As a user of the website for many years it’s entirely obvious that a majority of the website is gamed (besides its niche corners). Reddit’s bot prevention mechanisms just fuck VPN users - they are wholly inadequate.
That thread is evidence of a organized bot campaign that they had 12 days to clean up (and didn’t). It’s naive to believe that the rest of the website isn’t similarly (and less obviously) affected by bots - with vote manipulation still standing.
They could sell the cleaned votes to AI companies and keep the dirty data public for the scrapers.
Meta/OpenAI openly pirating everything they can to train their LLMs is a good example of how data hungry these AI/etc. companies are.
Is it plausible that companies request that Reddit narrows down data e.g. by demographic, geographic location, or likelihood of being a real person and request that data for purchase? Sure, but the LLMs seemingly require all data that exists that these companies can get their hands on - I highly doubt with the scale of data being consumed (and data theft being committed) that the big players care too much about Reddit data being tainted. If anything, it might even be desirable to them.
Okay, but it is those niche subs that are the most valuable.
Are you somebody invested financially in Reddit? Genuine question.
Those niche subreddits can also have their moments, too. Maybe it’s not bots, but there are plenty of shills that have been caught in various niche subreddits I’ve frequented over the years (thanks to unpaid moderators).
No, I’m not. I don’t care at all if they’re successful or go under.
Sure, but again it’s not likely to be most. You don’t seem to realize how hard it is to get data that is already classified. That stuff is gold to people developing AI. Most of the work in data science is cleaning data and getting it into a usable form.
It’s noise, a very large part of it. Reddit is financially motivated to make the data appear as if it is signal. It isn’t - they have taken extremely minimal steps to ensure actual human participation.
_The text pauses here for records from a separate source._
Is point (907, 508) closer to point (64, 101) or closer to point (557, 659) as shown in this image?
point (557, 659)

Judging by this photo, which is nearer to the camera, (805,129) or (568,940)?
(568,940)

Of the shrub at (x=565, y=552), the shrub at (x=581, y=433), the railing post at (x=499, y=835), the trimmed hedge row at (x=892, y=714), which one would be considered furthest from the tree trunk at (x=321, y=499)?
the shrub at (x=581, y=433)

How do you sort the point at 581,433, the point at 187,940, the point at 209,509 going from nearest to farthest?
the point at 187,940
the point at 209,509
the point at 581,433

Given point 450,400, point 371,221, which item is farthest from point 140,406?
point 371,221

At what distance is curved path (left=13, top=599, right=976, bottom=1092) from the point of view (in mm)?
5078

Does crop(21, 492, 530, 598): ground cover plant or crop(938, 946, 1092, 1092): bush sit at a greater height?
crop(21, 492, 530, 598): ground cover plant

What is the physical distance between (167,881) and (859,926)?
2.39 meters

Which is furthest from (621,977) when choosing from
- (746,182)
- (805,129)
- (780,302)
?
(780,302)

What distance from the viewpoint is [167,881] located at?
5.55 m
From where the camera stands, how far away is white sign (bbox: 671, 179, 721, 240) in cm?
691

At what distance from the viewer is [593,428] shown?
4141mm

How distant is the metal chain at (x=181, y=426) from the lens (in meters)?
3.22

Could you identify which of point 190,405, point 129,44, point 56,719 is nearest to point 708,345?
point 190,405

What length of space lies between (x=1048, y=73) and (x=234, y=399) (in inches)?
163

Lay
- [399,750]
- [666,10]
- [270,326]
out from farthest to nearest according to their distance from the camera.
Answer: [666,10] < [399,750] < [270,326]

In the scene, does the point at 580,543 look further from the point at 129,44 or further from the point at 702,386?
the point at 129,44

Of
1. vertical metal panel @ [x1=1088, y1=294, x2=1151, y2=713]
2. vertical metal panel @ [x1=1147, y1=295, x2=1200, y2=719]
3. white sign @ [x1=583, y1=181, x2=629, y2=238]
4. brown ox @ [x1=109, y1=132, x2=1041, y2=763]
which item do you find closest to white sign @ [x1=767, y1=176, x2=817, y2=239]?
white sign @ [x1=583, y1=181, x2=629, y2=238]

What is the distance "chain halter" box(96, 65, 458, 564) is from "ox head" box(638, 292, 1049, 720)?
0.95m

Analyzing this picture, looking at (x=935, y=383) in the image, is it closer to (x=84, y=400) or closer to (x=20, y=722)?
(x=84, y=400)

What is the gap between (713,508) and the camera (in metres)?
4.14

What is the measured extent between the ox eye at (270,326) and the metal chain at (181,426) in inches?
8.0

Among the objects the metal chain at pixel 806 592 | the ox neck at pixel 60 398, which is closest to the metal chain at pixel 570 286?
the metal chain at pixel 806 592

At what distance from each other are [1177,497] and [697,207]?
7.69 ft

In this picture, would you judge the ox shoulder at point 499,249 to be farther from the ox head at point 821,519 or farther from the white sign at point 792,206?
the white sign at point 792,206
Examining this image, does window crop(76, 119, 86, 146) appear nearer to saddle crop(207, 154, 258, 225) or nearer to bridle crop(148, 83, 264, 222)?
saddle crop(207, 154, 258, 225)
This doesn’t matter to AI companies, but it only warps that technology more and more. AI is a sinking ship with current methodologies. Reddit will die when the AI bubble bursts and those involved with Reddit already cashed out enough to be filthy rich.
At this point we’re just speculating. We don’t have evidence either way of its mostly good or mostly bad data.
If you can land me a gig engaging with back end data from Reddit in a neutral capacity, it’d likely be pretty easy for a layman like me to confirm that it’s largely noise. The AI companies buying data are getting scammed and you are free to remain neutral or plainly disagree with my assessment in the absence of concrete data that is publicly obtainable.
No company is immune to bots and inorganic engagement, least of all Reddit with the strategies employed.